Titre > Hausse des décès de personnes sans domicile f

Question publiée au JO le : 10/12/2019 page : 10686
Date de changement d'attribution: 07/07/2020
Date de renouvellement: 20/10/2020

Texte de la question

Mme Patricia Lemoine attire l'attention de Mme la ministre des solidarités et de la santé sur la forte augmentation de décès au sein des personnes sans domicile fixe en 2018. Selon le recensement annuel effectué par le collectif « Les Morts dans la Rue », au moins 612 personnes sans domicile fixe sont décédées dans la rue en 2018. Ce chiffre est en forte augmentation puisqu'il était de 511 en 2017, soit une augmentation de 15 % en un an. Ces tristes chiffres ne sont pourtant que la partie émergée de l'iceberg. En effet, ils résultent principalement des signalements d'associations partenaires et des médias. Selon le collectif, la réalité serait tout autre : le nombre de sans domicile fixe décédés chaque année serait 5 à 6 fois supérieur. Décédant en moyenne à l'âge de 48 ans contre 82 ans pour la population générale, les causes principales de ces décès sont majoritairement la maladie (36 %) ainsi que les accidents, agressions ou suicides (37 %). Autre chiffre particulièrement terrible : 13 de ces décès recensés concernent des mineurs. Si les raisons de cette augmentation sont difficiles à appréhender, le collectif estime qu'il est probablement lié à l'augmentation du nombre de sans domicile fixe.

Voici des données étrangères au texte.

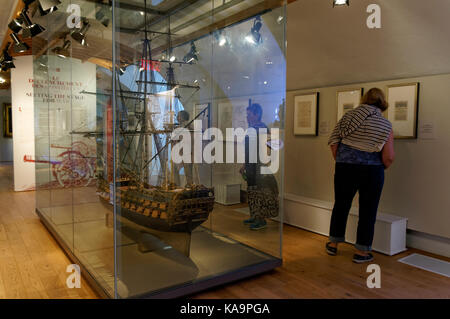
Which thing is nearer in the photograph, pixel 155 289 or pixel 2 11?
pixel 155 289

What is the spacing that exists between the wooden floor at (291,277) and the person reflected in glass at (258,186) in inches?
18.9

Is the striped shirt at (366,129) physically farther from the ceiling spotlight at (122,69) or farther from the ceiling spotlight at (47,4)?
the ceiling spotlight at (47,4)

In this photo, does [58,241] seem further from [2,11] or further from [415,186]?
[2,11]

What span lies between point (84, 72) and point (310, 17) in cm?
295

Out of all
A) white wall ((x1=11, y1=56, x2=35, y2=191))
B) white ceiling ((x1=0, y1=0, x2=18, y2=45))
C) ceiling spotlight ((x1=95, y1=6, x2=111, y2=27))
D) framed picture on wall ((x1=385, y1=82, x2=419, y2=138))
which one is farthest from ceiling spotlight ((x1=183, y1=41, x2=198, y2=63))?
white wall ((x1=11, y1=56, x2=35, y2=191))

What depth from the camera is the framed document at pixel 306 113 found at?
4.47 m

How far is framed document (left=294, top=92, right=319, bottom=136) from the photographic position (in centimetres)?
447

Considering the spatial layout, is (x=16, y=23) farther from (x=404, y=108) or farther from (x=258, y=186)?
(x=404, y=108)

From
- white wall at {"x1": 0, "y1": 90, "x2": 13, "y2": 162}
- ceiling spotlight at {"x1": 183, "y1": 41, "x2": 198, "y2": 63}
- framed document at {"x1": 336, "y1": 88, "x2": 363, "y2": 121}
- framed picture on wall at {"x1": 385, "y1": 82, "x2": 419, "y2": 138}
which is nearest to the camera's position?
ceiling spotlight at {"x1": 183, "y1": 41, "x2": 198, "y2": 63}

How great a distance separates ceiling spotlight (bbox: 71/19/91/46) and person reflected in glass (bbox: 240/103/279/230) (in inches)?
58.9

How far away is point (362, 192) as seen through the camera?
10.6ft

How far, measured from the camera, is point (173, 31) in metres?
2.98

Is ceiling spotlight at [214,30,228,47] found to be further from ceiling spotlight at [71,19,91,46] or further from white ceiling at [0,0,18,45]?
white ceiling at [0,0,18,45]
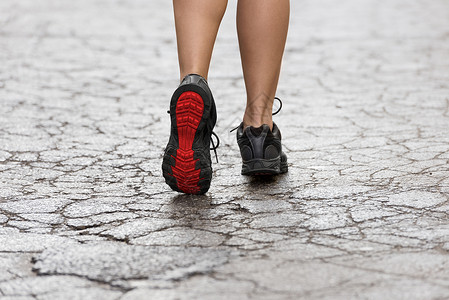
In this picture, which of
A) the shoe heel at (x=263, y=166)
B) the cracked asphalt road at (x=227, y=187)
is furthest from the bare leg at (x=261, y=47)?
the cracked asphalt road at (x=227, y=187)

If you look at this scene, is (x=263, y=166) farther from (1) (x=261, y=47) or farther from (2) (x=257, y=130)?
(1) (x=261, y=47)

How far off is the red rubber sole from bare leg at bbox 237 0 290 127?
0.38 meters

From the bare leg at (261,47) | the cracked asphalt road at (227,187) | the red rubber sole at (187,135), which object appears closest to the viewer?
the cracked asphalt road at (227,187)

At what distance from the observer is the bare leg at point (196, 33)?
7.03ft

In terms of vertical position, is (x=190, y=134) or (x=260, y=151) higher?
(x=190, y=134)

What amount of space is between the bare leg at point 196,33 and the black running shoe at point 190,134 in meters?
0.06

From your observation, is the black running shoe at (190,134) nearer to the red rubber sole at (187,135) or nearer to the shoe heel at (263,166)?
the red rubber sole at (187,135)

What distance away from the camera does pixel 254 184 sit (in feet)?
7.74

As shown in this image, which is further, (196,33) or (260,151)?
(260,151)

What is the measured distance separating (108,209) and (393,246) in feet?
2.67

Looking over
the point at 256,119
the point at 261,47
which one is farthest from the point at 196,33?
the point at 256,119

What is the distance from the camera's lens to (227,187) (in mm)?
2330

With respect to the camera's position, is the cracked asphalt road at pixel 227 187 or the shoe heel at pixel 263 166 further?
the shoe heel at pixel 263 166

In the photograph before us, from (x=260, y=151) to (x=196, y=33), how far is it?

Face à cette situation dramatique et au regard de l'engagement pris par le Président de la République de permettre à tous d'être logés dignement, elle souhaite connaître les mesures qu'elle envisage pour permettre la prise en charge et l'accompagnement de ces personnes, et ainsi mettre à un terme à ces décès. Elle lui demande notamment s'il est envisagé de renforcer la continuité de l'accompagnement social et médical de tous, hommes comme femmes, comme le recommande le collectif « Morts dans la Rue ».